Eu não ia comentar nada sobre a morte de Marisa Letícia em respeito à dor alheia. Afinal, apesar de cúmplice do marido e também beneficiada pela roubalheira, nesse evento era apenas uma esposa e mãe que estaria sendo pranteada pelos seus. Até aí ponto final.
Acontece que o seu marido, agora viúvo, aproveitou-se da oportunidade para transformar o velório particular em um evento público e político a seu favor. Mais uma vez, Lula demonstra que não tem escrúpulo de espécie alguma. E, mais uma vez, diante da certeza que será preso, Lula se agarra ao que pode, para tentar salvar-se.
Seus ataques ao juiz Sérgio Moro e a ridícula tentativa de atribuir ao magistrado a culpa pela morte da mulhar, nada mais são que medo, pavor mesmo, que Lula tem de ir para a cadeia. Se até o Eike, o Marcelo Odebrecht, o Sérgio Cabral foram presos, por quê, ele, Lula, o chefe da gangue, não seria?

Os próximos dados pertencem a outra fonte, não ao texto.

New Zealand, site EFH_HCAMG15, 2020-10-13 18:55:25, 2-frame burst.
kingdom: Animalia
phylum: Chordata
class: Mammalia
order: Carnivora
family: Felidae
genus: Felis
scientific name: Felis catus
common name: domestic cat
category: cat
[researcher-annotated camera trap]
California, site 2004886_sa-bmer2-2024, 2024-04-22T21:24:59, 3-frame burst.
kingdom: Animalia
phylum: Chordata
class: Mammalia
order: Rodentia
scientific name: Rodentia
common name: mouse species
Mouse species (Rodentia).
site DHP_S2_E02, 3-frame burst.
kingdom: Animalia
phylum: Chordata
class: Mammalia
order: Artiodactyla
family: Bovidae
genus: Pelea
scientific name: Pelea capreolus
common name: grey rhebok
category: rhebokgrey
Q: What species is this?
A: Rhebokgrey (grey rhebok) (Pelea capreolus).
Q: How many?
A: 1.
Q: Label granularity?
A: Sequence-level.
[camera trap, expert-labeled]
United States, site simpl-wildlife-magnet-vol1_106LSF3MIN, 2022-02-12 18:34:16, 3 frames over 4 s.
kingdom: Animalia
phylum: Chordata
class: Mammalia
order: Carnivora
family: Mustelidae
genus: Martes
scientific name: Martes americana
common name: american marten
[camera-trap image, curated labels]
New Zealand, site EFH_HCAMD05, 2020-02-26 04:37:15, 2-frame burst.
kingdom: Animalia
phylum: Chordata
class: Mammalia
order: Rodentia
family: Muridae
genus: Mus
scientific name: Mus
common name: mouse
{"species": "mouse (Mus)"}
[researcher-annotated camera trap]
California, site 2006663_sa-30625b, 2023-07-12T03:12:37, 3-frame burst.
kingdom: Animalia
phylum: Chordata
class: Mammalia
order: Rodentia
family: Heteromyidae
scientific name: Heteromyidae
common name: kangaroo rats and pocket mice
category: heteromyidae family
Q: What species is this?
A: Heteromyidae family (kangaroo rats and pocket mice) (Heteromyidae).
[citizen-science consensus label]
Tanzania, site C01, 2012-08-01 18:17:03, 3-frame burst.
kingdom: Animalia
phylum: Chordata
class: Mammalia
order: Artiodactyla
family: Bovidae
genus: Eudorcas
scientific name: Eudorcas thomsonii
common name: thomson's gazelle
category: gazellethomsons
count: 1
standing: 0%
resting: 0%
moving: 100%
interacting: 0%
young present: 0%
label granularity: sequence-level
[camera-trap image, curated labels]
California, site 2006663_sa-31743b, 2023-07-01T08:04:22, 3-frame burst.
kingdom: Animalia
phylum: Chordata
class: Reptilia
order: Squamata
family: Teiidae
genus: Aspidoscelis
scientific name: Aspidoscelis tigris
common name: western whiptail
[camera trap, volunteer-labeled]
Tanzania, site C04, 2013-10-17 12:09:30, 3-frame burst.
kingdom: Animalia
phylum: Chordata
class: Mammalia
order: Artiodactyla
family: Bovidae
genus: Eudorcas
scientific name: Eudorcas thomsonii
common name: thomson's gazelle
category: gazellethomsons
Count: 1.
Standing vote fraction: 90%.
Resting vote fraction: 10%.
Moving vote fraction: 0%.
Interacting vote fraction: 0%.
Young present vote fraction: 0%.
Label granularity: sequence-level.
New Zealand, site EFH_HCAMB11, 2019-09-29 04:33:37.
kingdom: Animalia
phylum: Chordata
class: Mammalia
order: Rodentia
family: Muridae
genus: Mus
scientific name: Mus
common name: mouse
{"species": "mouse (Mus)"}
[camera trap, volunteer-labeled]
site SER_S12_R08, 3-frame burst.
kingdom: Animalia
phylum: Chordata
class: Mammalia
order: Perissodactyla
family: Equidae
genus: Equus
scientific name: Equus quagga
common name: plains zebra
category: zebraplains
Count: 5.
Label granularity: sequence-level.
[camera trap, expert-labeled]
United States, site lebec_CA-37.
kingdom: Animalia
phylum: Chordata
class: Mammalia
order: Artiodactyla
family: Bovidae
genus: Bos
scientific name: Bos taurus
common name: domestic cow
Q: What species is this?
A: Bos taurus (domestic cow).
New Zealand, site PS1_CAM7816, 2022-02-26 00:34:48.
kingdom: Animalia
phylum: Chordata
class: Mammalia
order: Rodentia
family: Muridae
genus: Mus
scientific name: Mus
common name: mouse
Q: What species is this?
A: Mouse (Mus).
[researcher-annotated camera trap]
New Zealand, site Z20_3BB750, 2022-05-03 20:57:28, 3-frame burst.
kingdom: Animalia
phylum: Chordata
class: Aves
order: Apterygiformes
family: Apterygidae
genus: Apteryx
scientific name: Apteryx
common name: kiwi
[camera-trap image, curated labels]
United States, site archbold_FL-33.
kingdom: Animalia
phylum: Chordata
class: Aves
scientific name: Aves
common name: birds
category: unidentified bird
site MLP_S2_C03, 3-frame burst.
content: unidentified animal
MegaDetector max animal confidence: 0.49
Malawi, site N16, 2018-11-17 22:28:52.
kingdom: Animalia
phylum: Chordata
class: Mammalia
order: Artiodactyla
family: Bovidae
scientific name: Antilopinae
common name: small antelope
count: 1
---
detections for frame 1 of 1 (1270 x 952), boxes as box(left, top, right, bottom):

Lula acha que tem um escudo de defesa, a militância petista, como se essa militância pudesse, de fato, se opor à Lei e à decisão da Justiça.
No dia em que Lula for preso, seus capangas sindicalistas e outros arruaceiros profissionais vão gritar, vão sair à ruas com paus e pedras, mas isso não impedirá, nem poderia impedir, que o seu chefe seja trancado atrás das grades.
E, já que a morte dessa senhora foi usada para atacar a Lava Jato, temos que dizer que ela não virou santa após a morte, não. Sua memória estará para sempre manchada pelo que fez e pelo que não fez. Sempre nos lembraremos do seu desrespeito com a coisa pública quando mandou plantar um jardim em forma de estrela nos jardins do Alvorada. Também nos lembraremos que mandou os que protestavam contra o governo petistas "enfiar as panelas no cu".
Enquanto seu marido esteve no poder, uma mulher de origem simples, do povo, poderia ter feito muito por esse mesmo povo, mas, ao contrário de Dona Ruth Cardoso, preferiu se entupir de botox, ficar reformando sítios e apartamentos "que não lhes pertencem" e se deslumbrar com a vida de madame, primeira-dama de terceiro mundo.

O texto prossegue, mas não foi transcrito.